Hace muchos años (en mi más tierna infancia) solía, junto con otros niños, merodear por un caserón abandonado.
Aquel viejo edificio era nuestro parque de atracciones particular.
Subíamos y bajábamos correteando, las peligrosas escaleras. Nos colábamos en sus estancias esquivando clavos oxidados y vigas carcomidas.
En aquella casa había, además, un cuarto cerrado con llave.
Por supuesto, semejante misterio era la mayor atracción de la casa.
A menudo solíamos rematar nuestras jornadas de juegos apiñándonos en torno a la puerta cerrada y escudriñando por el ojo de la cerradura, intentando adivinar lo que había “del otro lado”.
Apenas entreveíamos algunas sombras y formas imprecisas, o algún fragmento de mueble desvencijado.

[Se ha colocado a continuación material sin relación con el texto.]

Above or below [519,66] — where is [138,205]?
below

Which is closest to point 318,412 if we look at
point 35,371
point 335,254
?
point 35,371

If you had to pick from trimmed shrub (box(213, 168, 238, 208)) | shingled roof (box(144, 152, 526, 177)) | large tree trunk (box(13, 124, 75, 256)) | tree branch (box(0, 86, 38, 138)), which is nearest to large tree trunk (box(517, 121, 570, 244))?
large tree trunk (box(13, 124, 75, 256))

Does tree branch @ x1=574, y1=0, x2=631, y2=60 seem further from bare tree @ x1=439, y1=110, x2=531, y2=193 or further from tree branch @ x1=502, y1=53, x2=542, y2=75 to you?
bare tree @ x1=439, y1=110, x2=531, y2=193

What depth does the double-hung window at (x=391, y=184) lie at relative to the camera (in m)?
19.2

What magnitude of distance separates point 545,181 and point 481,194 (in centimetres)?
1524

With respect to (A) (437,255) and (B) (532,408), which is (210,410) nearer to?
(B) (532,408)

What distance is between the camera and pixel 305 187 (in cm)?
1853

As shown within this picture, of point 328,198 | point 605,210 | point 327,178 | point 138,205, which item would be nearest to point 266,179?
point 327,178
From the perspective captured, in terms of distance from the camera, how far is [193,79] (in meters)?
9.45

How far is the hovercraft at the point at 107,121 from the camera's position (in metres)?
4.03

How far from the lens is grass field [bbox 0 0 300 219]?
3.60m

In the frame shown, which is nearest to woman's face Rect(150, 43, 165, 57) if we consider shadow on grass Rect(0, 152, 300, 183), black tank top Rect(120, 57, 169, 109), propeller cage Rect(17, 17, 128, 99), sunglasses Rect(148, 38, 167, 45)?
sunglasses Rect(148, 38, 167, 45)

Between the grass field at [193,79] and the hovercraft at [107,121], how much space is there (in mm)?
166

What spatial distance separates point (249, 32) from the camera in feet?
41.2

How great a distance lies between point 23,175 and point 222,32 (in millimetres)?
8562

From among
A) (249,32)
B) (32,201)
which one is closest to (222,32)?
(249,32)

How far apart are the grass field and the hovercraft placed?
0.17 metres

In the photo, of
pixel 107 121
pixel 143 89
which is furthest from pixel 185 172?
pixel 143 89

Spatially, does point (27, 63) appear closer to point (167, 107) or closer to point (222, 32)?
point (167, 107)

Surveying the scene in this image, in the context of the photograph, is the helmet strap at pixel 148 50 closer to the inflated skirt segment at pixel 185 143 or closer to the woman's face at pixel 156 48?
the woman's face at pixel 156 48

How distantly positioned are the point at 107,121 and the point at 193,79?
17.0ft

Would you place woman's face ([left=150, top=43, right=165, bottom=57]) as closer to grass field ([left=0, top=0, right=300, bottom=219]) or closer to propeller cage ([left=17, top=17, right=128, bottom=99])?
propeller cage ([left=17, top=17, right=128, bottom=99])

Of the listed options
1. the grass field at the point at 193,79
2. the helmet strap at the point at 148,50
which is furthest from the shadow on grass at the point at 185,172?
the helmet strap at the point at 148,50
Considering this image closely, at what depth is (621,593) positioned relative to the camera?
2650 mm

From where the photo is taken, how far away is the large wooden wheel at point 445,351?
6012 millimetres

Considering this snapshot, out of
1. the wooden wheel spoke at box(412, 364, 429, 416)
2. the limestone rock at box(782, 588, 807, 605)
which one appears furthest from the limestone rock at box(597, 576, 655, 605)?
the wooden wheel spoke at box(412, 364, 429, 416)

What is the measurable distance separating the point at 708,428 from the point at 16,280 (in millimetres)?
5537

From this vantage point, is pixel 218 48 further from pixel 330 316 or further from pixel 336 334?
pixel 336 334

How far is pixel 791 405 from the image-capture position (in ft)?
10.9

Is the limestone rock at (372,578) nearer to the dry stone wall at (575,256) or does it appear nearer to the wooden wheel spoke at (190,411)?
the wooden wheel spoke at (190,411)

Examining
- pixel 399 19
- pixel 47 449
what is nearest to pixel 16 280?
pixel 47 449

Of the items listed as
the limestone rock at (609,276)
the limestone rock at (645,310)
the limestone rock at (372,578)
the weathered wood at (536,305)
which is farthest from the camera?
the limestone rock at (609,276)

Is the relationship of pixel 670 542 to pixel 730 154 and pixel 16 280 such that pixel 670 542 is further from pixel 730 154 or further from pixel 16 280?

Pero a través de aquel pequeño agujero se abría para nosotros un universo de misterios y fantasía.
No importaba lo que hubiera al otro lado de la puerta.
Lo importante era lo que nosotros imaginábamos ver.
Han pasado muchos años y hoy en día, intentando explicar con palabras lo que hago, por qué lo hago y lo que busco, se me viene a la cabeza aquella vieja casa.
La actividad a la que he dedicado todos estos años, llámese pintura, escultura, dibujo, ilustración… es para mí como aquella puerta.
Cada vez que me planto ante una superficie en blanco, con un lápiz o un pincel en la mano es como estar de nuevo ante la vieja puerta, mirando a través del ojo de la cerradura.